One of the widely held tenets of free trade is that as countries advance, lower paying, capital intensive jobs move off shore and higher paid, knowledge jobs are created. Over the past few decades, this has largely held true. Things appear to be changing in recent years. Recent data has been showing that lower paying jobs are now replacing good manufacturing and information jobs.
From the Center for American Progress
PROBLEM - JOBS SHIFTING TO LOWER-PAID INDUSTRIES: According to a report released today by the Economic Policy Institute, "In 48 out of 50 states, jobs are shifting from higher-paying industries such as manufacturing and information to lower-paying industries such as retail and hospitality...In California, for example, the average pay in industries that are growing is $34,742, 40% less than the average wage in industries that are shrinking, $57,800."
PROBLEM – MORE LOWER-PAYING JOBS FORECASTED: The EPI report also found "the average wage of new jobs created during the 2004-05 period is forecast to be $35,855, significantly lower than the $43,629 average wage of those jobs lost between 2001-03. The annual wages lost in declining job sectors equaled $182 billion; advancing sector wages are expected to equal only $156 billion, a $26 billion annual shortfall in wages."
Efforts to preserve these high paying jobs is on the rise. A recent article in the Washington Post talks about a paragraph in the Presidents 2005 budget that
prohibits the federal government from awarding certain contracts to companies that will perform the work overseas. The measure expires at the end of September, and industry officials say few contracts are likely to be affected.
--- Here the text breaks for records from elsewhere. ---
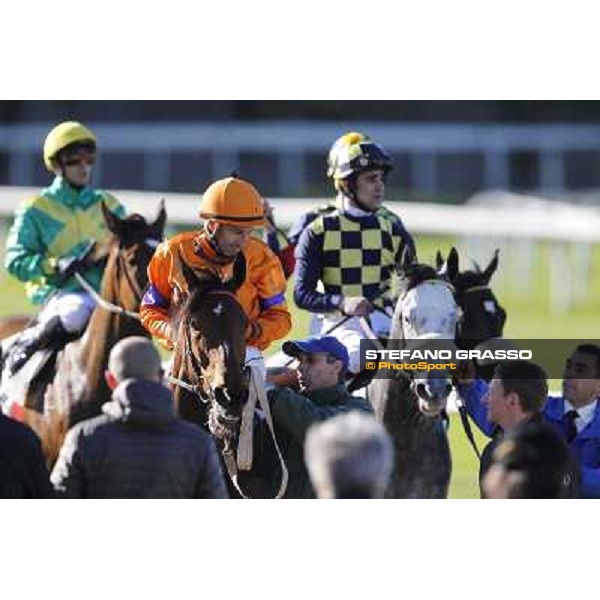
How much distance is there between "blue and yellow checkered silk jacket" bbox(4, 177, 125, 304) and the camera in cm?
803

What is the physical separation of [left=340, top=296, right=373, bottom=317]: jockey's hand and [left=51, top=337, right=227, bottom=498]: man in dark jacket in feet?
5.72

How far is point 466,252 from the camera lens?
13.1 m

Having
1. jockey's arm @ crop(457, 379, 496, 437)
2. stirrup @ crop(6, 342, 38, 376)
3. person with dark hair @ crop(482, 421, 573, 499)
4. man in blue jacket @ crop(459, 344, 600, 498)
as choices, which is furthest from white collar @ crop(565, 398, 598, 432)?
stirrup @ crop(6, 342, 38, 376)

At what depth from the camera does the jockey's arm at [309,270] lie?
23.9 feet

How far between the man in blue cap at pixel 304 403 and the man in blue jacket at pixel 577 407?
586 millimetres

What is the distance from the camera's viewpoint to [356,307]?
7141 millimetres

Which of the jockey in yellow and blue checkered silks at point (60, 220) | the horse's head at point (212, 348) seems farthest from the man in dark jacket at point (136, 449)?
the jockey in yellow and blue checkered silks at point (60, 220)

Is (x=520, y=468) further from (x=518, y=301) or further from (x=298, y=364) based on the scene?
(x=518, y=301)

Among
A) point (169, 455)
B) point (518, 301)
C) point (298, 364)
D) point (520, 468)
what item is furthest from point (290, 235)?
point (518, 301)

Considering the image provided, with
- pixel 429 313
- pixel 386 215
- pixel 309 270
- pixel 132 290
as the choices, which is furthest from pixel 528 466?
pixel 132 290

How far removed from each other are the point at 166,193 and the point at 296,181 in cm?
92

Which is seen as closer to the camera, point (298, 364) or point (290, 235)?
point (298, 364)

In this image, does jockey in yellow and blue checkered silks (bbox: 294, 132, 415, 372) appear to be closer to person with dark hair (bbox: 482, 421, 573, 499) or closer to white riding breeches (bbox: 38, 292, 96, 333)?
white riding breeches (bbox: 38, 292, 96, 333)

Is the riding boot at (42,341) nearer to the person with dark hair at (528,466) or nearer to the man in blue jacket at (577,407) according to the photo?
the man in blue jacket at (577,407)
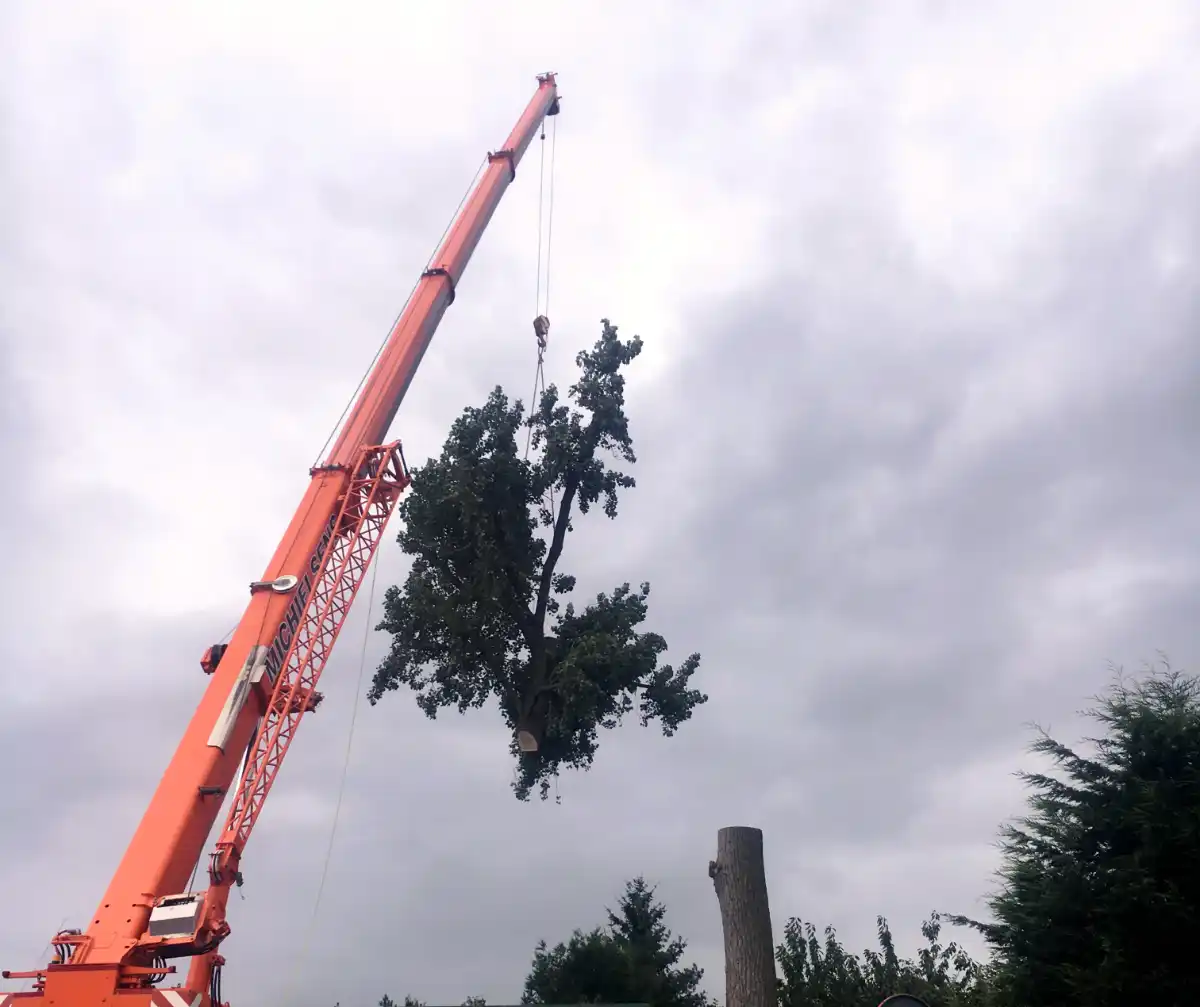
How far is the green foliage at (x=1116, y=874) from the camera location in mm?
8688

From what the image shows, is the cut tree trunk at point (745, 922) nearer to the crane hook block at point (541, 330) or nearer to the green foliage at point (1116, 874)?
the green foliage at point (1116, 874)

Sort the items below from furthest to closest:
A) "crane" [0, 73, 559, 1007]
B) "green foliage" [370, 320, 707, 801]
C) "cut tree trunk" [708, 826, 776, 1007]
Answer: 1. "green foliage" [370, 320, 707, 801]
2. "crane" [0, 73, 559, 1007]
3. "cut tree trunk" [708, 826, 776, 1007]

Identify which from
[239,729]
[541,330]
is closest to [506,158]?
[541,330]

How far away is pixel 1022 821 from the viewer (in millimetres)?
10492

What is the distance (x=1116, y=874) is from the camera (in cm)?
896

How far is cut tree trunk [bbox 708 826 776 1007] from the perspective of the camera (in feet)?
24.3

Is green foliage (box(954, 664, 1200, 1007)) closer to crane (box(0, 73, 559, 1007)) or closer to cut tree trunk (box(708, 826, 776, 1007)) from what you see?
cut tree trunk (box(708, 826, 776, 1007))

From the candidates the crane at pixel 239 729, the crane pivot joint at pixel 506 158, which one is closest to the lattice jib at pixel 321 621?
the crane at pixel 239 729

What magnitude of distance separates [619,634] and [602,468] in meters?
3.39

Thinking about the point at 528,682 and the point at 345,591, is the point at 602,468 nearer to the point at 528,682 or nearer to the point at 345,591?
the point at 528,682

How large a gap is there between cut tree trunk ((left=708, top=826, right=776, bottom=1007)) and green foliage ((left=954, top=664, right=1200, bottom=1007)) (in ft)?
10.5

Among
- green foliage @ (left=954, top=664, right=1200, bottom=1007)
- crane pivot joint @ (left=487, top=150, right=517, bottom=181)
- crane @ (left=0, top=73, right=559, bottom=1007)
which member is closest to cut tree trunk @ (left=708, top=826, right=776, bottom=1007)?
green foliage @ (left=954, top=664, right=1200, bottom=1007)

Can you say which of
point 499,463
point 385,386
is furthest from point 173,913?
point 499,463

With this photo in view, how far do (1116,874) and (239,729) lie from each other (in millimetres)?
9982
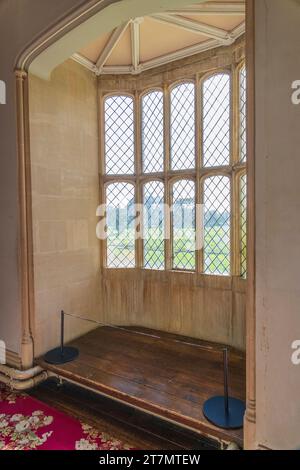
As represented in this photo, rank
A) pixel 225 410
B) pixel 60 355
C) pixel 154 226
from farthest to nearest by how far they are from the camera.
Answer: pixel 154 226 → pixel 60 355 → pixel 225 410

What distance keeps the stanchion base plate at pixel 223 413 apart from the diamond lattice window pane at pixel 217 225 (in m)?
1.36

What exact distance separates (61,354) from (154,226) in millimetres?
1809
But the provision sets a precedent that information technology companies say could stoke a national backlash against them.
Is shifting high paying, knowledge jobs good for the US? Lower cost software, biotech, and call centers should, in theory lead to continued rising living standards here and lower consumer prices. But now that job loss is hitting home to the middle and upper-middle class, more and more people are getting upset. From the post article,
Critics say the trend contributes to the U.S. economy's "jobless recovery," along with the more extensive loss of manufacturing jobs transplanted overseas. Last July, for instance, U.S. firms shipped as many as 30,000 new service-sector jobs to India while eliminating some 226,000 in this country, according to a recent study by researchers at the University of California, Berkeley.